The invention also provides a multi-step channel water level prediction device based on the echo algorithm, which comprises:
the data set acquisition unit is used for acquiring a water level data set of the channel water level station recorded in a preset time period;
the model building unit is used for building and training a weighted error output cyclic echo kernel state network based on the water level data set obtained by the data set obtaining unit; the weighted error output cyclic echo kernel state network is formed by constructing a kernel storage state by connecting an input layer and a hidden layer by using a Gaussian kernel method on the basis of an echo state network, and single-step prediction of channel water level is performed by using the echo kernel state network to obtain a predicted value of each step; carrying out multi-step prediction on the channel water level by using a weighted error output circulation multi-step algorithm; the weighted error output circulation multi-step algorithm calculates a weight system of the current state by using the prediction error and the weighting coefficient of the last state, and updates the output weight of the current state;
the characteristic obtaining unit to be tested is used for obtaining characteristic data of the channel water level station to be predicted;
the prediction unit is used for outputting a cyclic echo kernel state network to perform multi-step channel water level prediction by utilizing the weighted error trained by the model construction unit based on the characteristic data of the channel water level station to be predicted acquired by the characteristic acquisition unit to be detected, so as to obtain a water level prediction result of the channel water level station.

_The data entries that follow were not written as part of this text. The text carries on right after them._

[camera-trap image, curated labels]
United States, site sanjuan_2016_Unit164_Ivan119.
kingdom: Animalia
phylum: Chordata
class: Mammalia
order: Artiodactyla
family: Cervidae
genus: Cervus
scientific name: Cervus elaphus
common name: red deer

Since the echo algorithm-based multi-step channel water level prediction device according to the embodiment of the present invention corresponds to the echo algorithm-based multi-step channel water level prediction method in the above embodiment, the description is relatively simple, and regarding the similarity, please refer to the description of the echo algorithm-based multi-step channel water level prediction device in the above embodiment, which will not be described in detail herein.
The embodiment of the invention also discloses a computer readable storage medium, wherein a computer instruction set is stored in the computer readable storage medium, and when the computer instruction set is executed by a processor, the multi-step channel water level prediction method based on the echo algorithm provided in any embodiment is realized.

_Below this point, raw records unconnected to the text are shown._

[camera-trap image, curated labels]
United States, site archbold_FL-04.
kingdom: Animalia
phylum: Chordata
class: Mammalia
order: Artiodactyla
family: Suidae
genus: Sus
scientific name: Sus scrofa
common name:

In the several embodiments provided in the present invention, it should be understood that the disclosed technology may be implemented in other manners. The above-described embodiments of the apparatus are merely exemplary, and the division of the units, for example, may be a logic function division, and may be implemented in another manner, for example, a plurality of units or components may be combined or may be integrated into another system, or some features may be omitted, or not performed. Alternatively, the coupling or direct coupling or communication connection shown or discussed with each other may be through some interfaces, units or modules, or may be in electrical or other forms.
The units described as separate parts may or may not be physically separate, and parts displayed as units may or may not be physical units, may be located in one place, or may be distributed on a plurality of units. Some or all of the units may be selected according to actual needs to achieve the purpose of the solution of this embodiment.
In addition, each functional unit in the embodiments of the present invention may be integrated in one processing unit, or each unit may exist alone physically, or two or more units may be integrated in one unit. The integrated units may be implemented in hardware or in software functional units.
The integrated units, if implemented in the form of software functional units and sold or used as stand-alone products, may be stored in a computer readable storage medium. Based on such understanding, the technical solution of the present invention may be embodied essentially or in part or all of the technical solution or in part in the form of a software product stored in a storage medium, including instructions for causing a computer device (which may be a personal computer, a server, or a network device, etc.) to perform all or part of the steps of the method according to the embodiments of the present invention. And the aforementioned storage medium includes: a U-disk, a Read-Only Memory (ROM), a random access Memory (RAM, random Access Memory), a removable hard disk, a magnetic disk, or an optical disk, or other various media capable of storing program codes.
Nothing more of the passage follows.